**SELECTED PASSAGE:**
-- Opening Marker --
Call For The Dead - John le Carre: This is one of his first books and if it’s not the introduction of George Smiley it’s very close to it. A central element to the mystery is the etiquette around speaking to phone switch operators and ordering phone calls in advance so I just really couldn’t follow it at times. This is probably one of the only le Carre books that I’ve read that really felt dated in how much it relied on technology.
Agency - William Gibson: No Spoilers! This is a super cool premise about possibly sentient AI and how it would perceive itself but most of the book is just logistics of shuffling people around for unclear reasons and with unclear impacts until the end when the book reveals a literal deus ex machina. Thanks to the very nice person at Greenlight in Fort Greene who picked it out for me whose name I cannot recall.
Bliss montage - Ling Ma: You really feel the sophomore album curse with this one, which is not nearly as good as Severance. Severance felt like it had been germinating for years only to emerge fully formed and at the absolute perfect moment (right before the pandemic) whereas the follow up just kind of falls flat for me. There’s some good stories in it but it does not live up to expectations after her first book.
-- Closing Marker --
**WHAT NEEDS TO BE DONE:** Please continue the short book reviews from where they stop. You won't need the items.

Chart reading data
-- Opening Marker --
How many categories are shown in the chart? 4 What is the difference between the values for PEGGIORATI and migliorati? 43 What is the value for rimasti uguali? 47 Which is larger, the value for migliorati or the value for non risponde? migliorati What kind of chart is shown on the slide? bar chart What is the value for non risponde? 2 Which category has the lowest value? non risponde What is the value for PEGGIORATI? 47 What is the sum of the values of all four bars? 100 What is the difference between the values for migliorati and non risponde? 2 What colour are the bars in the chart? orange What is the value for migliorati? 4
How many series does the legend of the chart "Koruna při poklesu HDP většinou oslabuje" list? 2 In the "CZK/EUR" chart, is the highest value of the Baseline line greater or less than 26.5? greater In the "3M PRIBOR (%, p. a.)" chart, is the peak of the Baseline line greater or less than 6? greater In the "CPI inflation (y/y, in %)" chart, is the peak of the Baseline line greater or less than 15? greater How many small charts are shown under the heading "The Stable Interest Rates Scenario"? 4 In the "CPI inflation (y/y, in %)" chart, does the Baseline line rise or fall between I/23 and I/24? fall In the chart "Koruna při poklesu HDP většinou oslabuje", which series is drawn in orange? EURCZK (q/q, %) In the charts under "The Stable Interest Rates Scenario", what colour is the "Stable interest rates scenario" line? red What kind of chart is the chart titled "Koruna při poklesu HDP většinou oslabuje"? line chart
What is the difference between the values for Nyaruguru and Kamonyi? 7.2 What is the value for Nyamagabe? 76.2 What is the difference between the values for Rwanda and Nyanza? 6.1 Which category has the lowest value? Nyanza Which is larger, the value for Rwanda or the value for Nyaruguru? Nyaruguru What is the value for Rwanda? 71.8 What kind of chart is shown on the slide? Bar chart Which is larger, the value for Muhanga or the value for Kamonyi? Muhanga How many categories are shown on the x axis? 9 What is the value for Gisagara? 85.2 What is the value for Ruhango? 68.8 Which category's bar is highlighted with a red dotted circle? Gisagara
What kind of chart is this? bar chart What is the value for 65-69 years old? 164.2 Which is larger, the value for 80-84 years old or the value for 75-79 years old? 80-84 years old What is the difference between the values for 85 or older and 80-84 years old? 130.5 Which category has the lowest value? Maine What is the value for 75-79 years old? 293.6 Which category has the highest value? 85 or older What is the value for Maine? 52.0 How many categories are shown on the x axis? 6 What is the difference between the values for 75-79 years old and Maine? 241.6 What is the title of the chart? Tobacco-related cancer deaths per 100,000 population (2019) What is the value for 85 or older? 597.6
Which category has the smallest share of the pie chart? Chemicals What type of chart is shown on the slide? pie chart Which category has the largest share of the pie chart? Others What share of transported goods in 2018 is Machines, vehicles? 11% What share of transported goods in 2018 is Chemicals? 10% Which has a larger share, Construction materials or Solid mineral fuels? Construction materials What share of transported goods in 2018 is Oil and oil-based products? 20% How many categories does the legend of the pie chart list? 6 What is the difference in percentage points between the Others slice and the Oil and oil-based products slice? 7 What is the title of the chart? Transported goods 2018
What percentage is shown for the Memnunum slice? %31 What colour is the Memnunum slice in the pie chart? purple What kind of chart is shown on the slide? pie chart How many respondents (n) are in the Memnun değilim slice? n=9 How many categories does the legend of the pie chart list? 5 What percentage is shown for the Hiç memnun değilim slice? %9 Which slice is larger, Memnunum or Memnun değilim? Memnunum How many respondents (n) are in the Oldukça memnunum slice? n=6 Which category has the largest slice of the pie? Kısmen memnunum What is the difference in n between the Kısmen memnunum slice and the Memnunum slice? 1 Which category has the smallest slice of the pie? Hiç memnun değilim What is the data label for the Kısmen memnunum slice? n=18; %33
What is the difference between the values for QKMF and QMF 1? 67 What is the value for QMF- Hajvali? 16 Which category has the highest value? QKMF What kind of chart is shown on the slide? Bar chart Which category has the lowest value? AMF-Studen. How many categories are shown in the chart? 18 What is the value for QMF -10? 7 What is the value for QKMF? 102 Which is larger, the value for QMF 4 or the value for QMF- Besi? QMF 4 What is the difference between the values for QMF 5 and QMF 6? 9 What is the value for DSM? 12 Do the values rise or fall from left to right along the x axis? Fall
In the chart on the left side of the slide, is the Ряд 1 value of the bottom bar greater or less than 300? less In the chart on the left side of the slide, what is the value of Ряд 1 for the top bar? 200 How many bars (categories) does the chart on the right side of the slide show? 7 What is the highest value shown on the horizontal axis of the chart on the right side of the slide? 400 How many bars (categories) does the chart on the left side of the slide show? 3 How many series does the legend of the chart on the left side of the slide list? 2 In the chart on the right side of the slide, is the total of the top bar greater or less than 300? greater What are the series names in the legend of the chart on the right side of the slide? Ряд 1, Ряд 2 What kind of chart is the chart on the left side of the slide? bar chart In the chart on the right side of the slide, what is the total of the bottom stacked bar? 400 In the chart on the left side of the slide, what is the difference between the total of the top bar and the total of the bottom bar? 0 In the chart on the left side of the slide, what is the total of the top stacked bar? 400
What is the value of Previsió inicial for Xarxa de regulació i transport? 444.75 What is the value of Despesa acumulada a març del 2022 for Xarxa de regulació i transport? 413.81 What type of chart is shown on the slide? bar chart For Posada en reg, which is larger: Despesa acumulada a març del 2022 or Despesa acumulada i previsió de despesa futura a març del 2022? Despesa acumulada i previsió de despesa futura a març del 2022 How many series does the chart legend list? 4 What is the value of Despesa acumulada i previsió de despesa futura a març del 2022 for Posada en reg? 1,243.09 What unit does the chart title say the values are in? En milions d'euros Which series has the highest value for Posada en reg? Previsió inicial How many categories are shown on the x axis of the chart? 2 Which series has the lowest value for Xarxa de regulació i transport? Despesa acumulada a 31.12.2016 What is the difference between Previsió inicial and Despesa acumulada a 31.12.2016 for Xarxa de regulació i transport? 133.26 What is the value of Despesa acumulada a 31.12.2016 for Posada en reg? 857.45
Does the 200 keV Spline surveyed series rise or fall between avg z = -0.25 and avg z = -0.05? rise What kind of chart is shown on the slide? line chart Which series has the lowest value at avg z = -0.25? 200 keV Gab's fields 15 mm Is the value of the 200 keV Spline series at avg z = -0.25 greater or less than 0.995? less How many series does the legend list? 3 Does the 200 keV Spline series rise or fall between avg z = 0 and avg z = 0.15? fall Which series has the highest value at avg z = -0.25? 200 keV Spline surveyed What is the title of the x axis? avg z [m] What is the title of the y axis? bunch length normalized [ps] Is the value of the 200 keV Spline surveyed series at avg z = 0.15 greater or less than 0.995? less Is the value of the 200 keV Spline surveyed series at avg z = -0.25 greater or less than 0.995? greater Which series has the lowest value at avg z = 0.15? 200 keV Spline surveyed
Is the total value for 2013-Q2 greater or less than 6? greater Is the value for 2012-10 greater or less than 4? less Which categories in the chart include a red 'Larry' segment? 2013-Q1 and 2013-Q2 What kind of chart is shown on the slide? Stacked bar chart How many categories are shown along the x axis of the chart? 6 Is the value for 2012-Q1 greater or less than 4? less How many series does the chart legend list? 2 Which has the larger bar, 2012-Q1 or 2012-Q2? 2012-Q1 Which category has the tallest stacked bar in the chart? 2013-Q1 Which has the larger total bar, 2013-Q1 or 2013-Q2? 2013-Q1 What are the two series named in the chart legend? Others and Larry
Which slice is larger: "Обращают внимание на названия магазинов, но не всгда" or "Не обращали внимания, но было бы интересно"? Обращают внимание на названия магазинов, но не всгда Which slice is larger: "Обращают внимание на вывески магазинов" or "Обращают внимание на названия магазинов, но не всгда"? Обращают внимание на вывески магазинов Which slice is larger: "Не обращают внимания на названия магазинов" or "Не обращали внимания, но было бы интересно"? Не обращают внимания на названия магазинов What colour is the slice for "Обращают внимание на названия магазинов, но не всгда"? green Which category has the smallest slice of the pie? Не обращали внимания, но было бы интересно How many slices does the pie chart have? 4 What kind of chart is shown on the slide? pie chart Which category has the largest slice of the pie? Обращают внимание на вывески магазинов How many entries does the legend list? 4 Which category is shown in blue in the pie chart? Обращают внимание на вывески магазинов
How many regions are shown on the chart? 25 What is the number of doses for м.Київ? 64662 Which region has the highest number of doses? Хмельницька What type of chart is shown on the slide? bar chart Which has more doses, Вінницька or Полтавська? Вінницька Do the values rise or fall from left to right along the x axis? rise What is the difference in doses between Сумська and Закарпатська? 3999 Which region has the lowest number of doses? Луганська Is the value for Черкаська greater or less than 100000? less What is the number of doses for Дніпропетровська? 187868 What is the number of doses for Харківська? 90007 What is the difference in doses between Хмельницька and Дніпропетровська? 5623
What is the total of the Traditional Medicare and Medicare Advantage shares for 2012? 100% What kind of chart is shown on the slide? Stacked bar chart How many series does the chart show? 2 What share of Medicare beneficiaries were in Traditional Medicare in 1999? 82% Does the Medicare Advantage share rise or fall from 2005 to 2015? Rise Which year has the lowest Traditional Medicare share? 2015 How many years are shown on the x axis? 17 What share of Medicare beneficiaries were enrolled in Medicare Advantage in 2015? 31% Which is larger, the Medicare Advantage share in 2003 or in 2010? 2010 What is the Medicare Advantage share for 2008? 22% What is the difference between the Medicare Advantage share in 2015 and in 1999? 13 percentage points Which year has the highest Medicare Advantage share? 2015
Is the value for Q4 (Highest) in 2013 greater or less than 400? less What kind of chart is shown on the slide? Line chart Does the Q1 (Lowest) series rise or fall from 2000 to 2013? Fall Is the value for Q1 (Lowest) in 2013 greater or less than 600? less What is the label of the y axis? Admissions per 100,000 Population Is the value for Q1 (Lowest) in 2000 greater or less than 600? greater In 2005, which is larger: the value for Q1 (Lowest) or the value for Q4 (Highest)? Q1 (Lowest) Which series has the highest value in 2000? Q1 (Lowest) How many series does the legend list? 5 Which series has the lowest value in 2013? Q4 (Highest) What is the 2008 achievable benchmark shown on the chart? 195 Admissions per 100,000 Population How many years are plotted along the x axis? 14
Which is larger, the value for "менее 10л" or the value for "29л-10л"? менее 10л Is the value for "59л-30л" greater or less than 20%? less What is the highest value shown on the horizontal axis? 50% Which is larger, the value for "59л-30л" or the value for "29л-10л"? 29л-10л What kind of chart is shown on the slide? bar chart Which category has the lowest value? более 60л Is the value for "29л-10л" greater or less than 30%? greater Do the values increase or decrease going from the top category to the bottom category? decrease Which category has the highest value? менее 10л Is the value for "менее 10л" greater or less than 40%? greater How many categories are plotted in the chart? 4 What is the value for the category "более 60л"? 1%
-- Closing Marker --
**EXERCISE ANSWER:**
Five Decembers - James Kestrel: fun, pulpy, hardboiled murder mystery x espionage novel set in Hawaii, Hong Kong, and Japan in the lead up to and aftermath of the attack on Pearl Harbor. My only complaint is that the cover (which is styled like a 1940s mystery novel) makes it kind of embarrassing to read in public. Thanks to Henry and Nat for the rec.
Red Famine - Anne Applebaum: I can’t exactly “reccomend” this book to anyone even though you’ll learn a lot because it’s very long and boring. But what do you expect from a 500+ page book on the Soviet occupation and expropriation of Ukraine. Thanks Henry for the rec (I asked for a Soviet history book and knew what I was getting into)
Silverview - John le Carre: This is the last book he finished before he died (he’s all but certain to have some novels finished and published posthumously) and it follows a trend in his writing. Toward the end of his life and career his characters got older and more bitter. Their uselessness and restlessness in retirement along with the a deep and growing cynicism of the Cold War and post-war order became the key driver and surely reflect something of his own politics and worldview. Silverview is a mystery on its face but its really more of a character study of a spy who got too disillusioned with all he’d seen.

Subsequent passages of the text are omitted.